/---

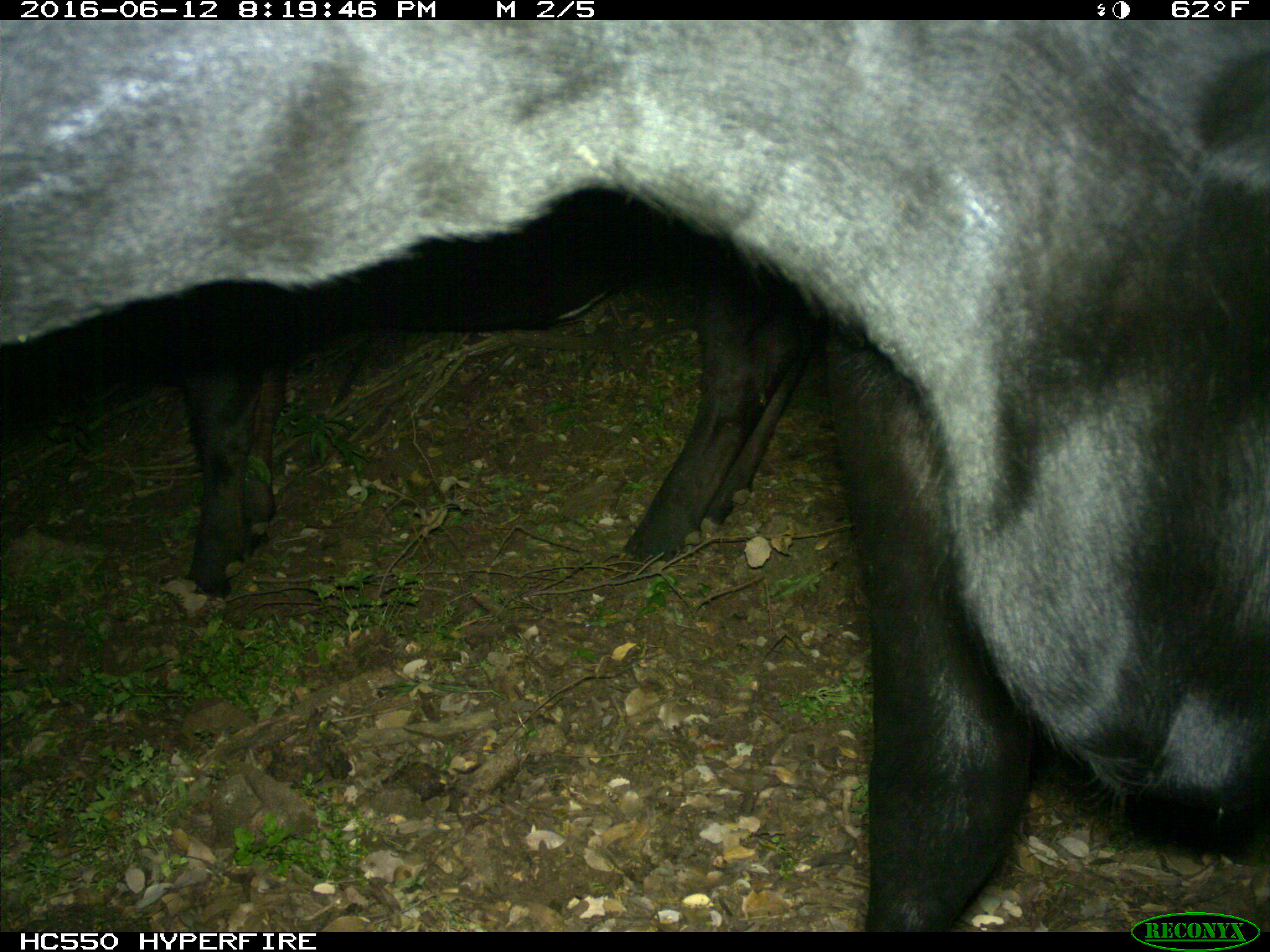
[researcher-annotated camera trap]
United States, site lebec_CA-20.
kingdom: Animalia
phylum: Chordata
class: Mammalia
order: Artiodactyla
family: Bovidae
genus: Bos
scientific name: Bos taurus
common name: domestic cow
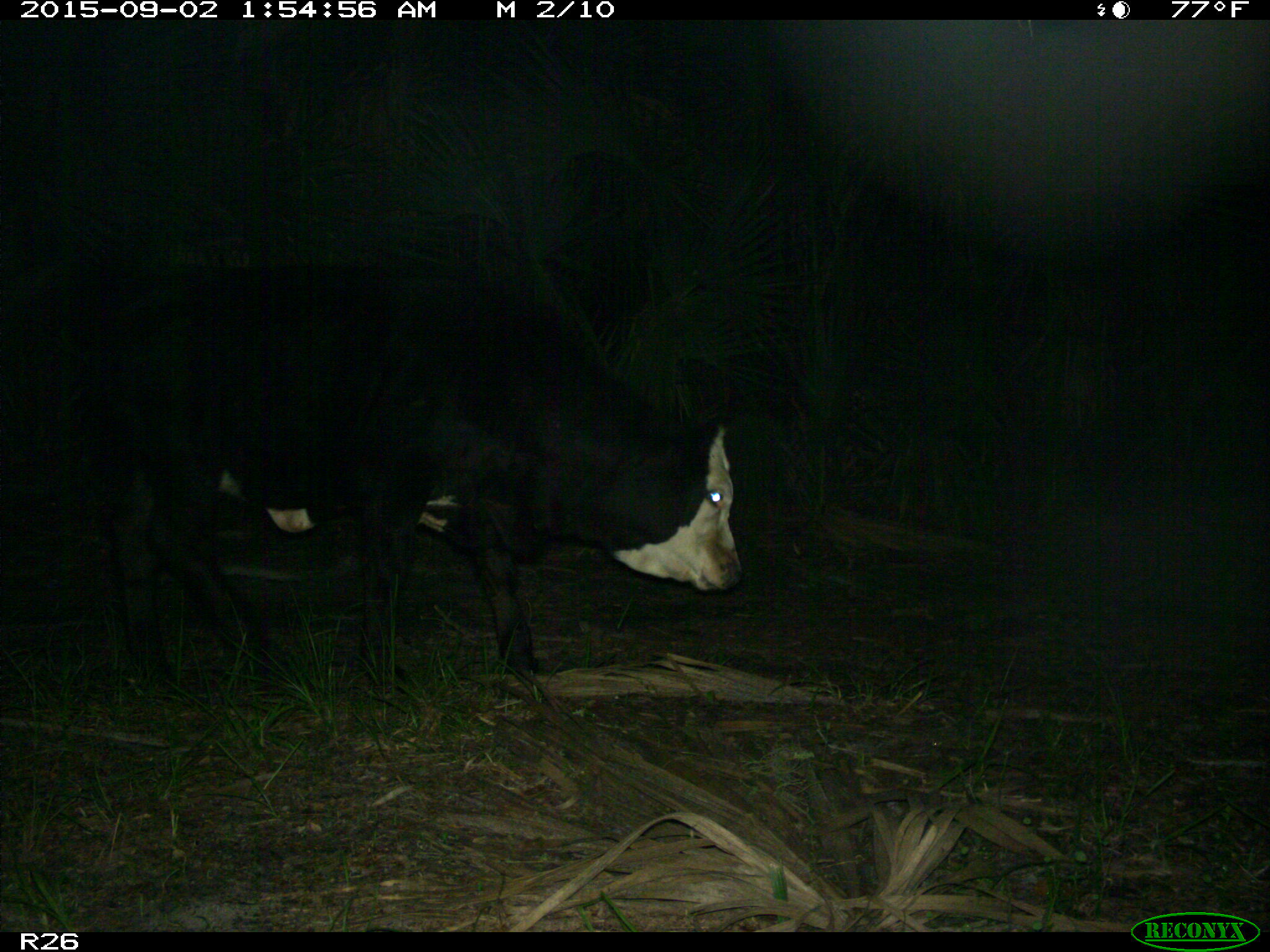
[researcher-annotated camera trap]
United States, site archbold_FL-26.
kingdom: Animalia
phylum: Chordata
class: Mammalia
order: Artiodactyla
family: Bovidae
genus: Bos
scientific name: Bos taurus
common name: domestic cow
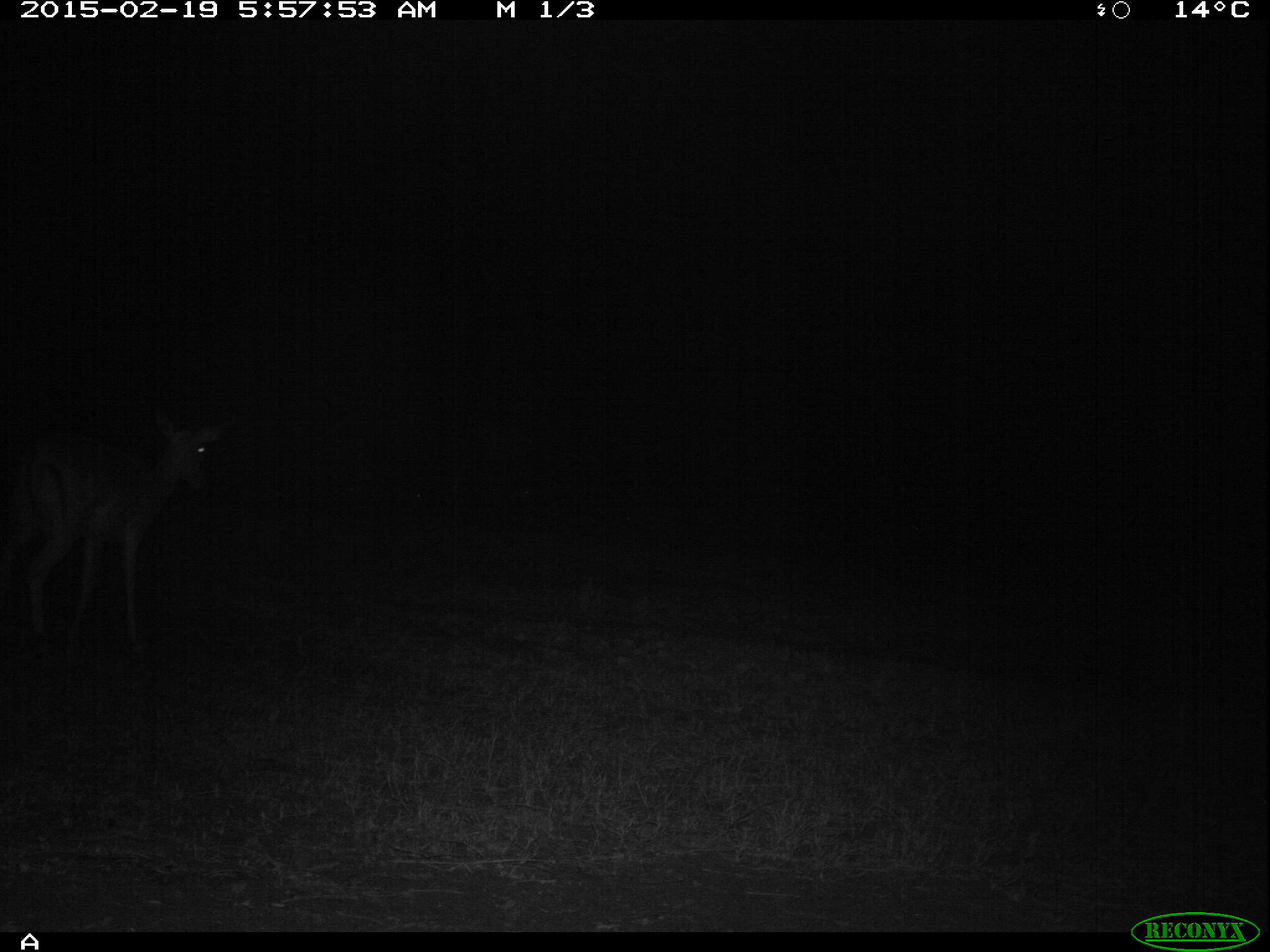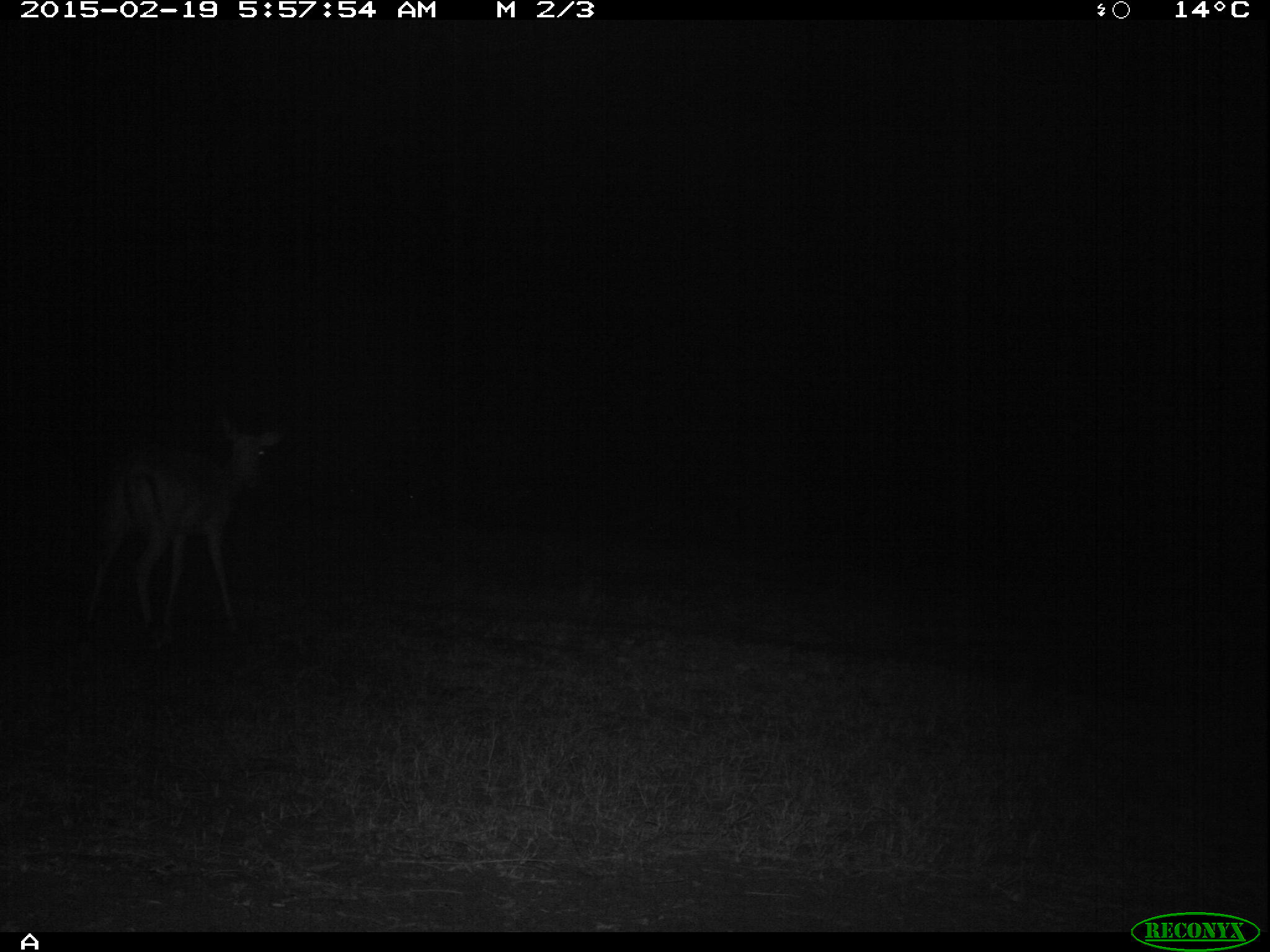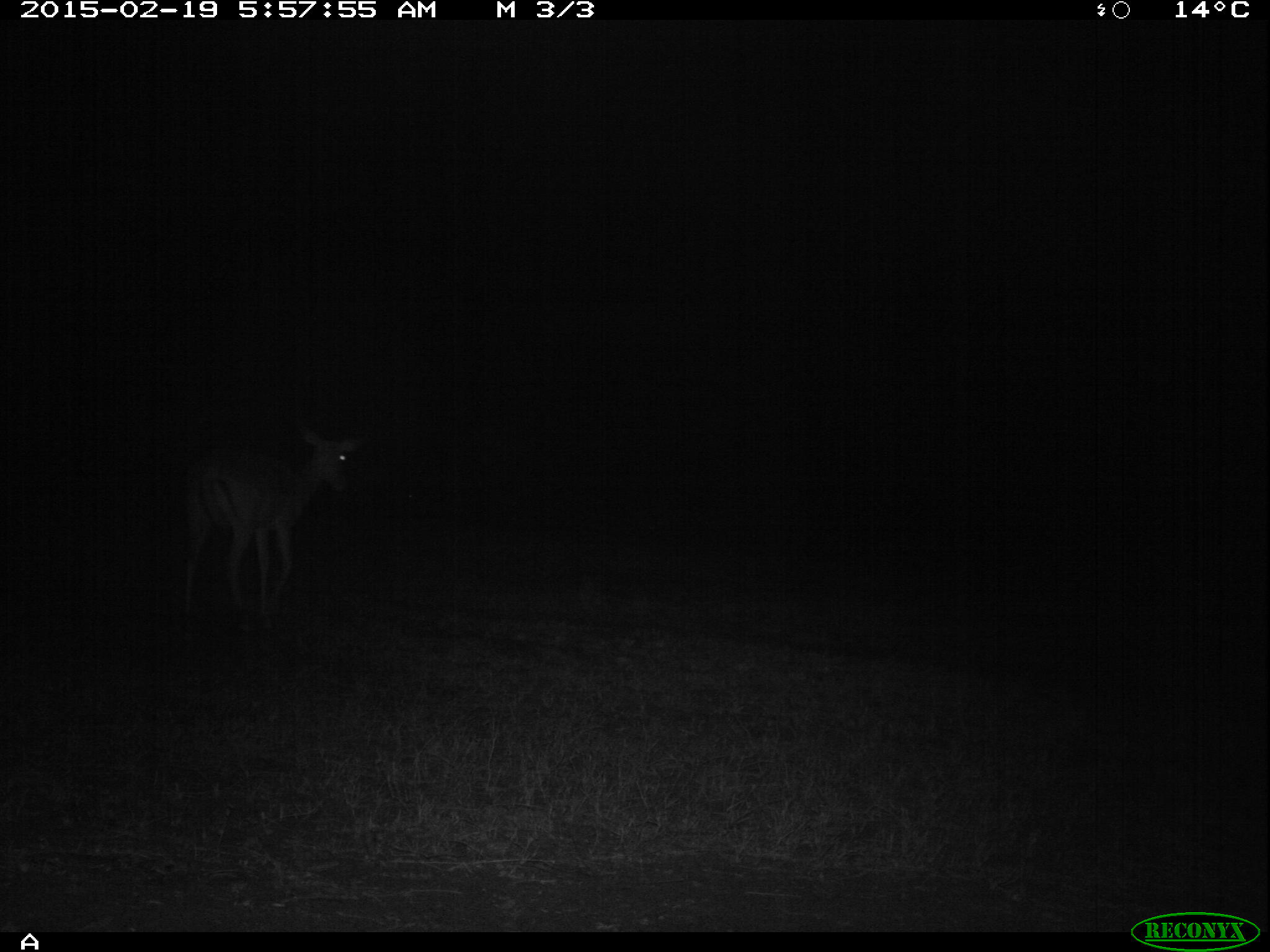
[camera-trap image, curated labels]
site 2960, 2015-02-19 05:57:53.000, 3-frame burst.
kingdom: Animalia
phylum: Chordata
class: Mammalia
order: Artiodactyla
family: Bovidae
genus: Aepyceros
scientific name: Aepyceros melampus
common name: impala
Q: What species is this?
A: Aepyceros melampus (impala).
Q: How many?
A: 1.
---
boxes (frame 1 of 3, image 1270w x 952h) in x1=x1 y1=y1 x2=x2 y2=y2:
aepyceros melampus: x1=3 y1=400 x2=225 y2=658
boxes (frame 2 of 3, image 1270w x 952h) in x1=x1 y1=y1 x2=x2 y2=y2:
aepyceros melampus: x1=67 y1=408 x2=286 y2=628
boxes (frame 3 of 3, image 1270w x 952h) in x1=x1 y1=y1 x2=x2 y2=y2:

\---

_What this task involves_. Once the pictures are set aside, retype the rest of the listing exactly.

_Response to the task_.
[researcher-annotated camera trap]
United States, site lebec_CA-20.
kingdom: Animalia
phylum: Chordata
class: Mammalia
order: Artiodactyla
family: Bovidae
genus: Bos
scientific name: Bos taurus
common name: domestic cow
[researcher-annotated camera trap]
United States, site archbold_FL-26.
kingdom: Animalia
phylum: Chordata
class: Mammalia
order: Artiodactyla
family: Bovidae
genus: Bos
scientific name: Bos taurus
common name: domestic cow
[camera-trap image, curated labels]
site 2960, 2015-02-19 05:57:53.000, 3-frame burst.
kingdom: Animalia
phylum: Chordata
class: Mammalia
order: Artiodactyla
family: Bovidae
genus: Aepyceros
scientific name: Aepyceros melampus
common name: impala
Q: What species is this?
A: Aepyceros melampus (impala).
Q: How many?
A: 1.
---
boxes (frame 1 of 3, image 1270w x 952h) in x1=x1 y1=y1 x2=x2 y2=y2:
aepyceros melampus: x1=3 y1=400 x2=225 y2=658
boxes (frame 2 of 3, image 1270w x 952h) in x1=x1 y1=y1 x2=x2 y2=y2:
aepyceros melampus: x1=67 y1=408 x2=286 y2=628
boxes (frame 3 of 3, image 1270w x 952h) in x1=x1 y1=y1 x2=x2 y2=y2:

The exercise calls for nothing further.